I agree with Chad's comments, I would say that, additionally, from a margin perspective, the incremental cost of layering in additional signals within each test is going to be small. And so from that perspective, as we sort of move up the value chain from a market perspective, the gross margins, the potential gross margins for the business, for T-Detect, just continue to grow in sort of concert with that. So I think we're really excited about it, and that T-Detect COVID was a beachhead, and a stepping stone to a much bigger concept.

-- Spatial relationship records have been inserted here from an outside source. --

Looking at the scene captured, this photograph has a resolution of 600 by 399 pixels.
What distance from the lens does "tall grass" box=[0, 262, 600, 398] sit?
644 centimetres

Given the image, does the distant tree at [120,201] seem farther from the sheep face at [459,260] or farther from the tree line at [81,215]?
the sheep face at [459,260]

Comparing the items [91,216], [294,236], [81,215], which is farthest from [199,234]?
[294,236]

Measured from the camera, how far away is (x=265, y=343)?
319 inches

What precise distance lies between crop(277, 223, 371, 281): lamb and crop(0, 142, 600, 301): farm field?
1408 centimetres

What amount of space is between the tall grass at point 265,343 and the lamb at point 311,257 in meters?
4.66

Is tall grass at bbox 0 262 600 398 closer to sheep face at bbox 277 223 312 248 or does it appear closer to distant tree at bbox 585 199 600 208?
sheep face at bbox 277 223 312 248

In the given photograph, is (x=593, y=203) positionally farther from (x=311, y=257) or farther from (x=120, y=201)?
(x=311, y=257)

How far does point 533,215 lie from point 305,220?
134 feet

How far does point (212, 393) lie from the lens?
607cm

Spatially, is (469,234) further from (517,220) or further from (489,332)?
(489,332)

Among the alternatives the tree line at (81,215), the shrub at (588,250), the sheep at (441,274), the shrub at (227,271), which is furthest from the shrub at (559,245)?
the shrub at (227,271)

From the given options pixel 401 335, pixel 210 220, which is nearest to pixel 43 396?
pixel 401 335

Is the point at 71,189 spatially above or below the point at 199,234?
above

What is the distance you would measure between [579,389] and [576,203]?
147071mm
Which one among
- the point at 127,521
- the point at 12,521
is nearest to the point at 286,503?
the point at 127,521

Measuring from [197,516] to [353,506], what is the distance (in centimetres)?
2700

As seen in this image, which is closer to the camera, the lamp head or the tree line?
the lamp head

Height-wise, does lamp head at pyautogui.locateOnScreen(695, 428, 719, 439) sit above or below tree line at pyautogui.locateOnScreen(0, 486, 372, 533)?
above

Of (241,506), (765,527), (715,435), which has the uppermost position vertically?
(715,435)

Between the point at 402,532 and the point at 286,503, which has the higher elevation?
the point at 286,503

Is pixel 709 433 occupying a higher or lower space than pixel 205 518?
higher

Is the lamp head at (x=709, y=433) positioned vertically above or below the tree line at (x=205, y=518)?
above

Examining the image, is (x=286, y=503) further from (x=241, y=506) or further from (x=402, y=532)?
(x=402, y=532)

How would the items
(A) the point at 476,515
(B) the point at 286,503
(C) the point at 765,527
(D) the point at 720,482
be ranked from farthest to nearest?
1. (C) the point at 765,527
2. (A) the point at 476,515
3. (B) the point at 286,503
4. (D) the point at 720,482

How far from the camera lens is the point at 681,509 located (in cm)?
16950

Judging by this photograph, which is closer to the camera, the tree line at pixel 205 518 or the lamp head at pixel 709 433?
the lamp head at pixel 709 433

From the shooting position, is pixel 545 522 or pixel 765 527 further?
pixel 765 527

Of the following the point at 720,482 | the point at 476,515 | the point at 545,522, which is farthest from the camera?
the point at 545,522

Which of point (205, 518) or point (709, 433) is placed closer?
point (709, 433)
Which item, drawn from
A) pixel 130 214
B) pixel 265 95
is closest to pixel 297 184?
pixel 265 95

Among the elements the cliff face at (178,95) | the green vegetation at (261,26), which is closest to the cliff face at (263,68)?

Got it. Thank you. And then shifting gears to clonoSEQ, just quick thinking on in terms of other potential indications. I don't think T-cell diseases are as big markets, but is there any other off label? Is there any off label usage? Or is that any consequential part of overall in clonoSEQ and I'll stop there?

Yes, well, there are and once they off label and because they are brought up under our CLIA lab under a kind of a review of the regulated CLIA environment There's two of them that I can say one is in T-cell lymphoma or CTCL and the second is, although most ALS or B cells are derived, there's about kind of 8% to 10% T-cell derived acute lymphoblastic lymphoma. And so both of those populations we do service right now through our clean environment.

Got to. Thank you.

And that's it for our question and answer session. Now, I would like to turn it over back to our presenters.

That's all we have. Thank you everyone for joining today.

And that concludes our conference for today. Thank you everyone for your participation. You may now disconnect.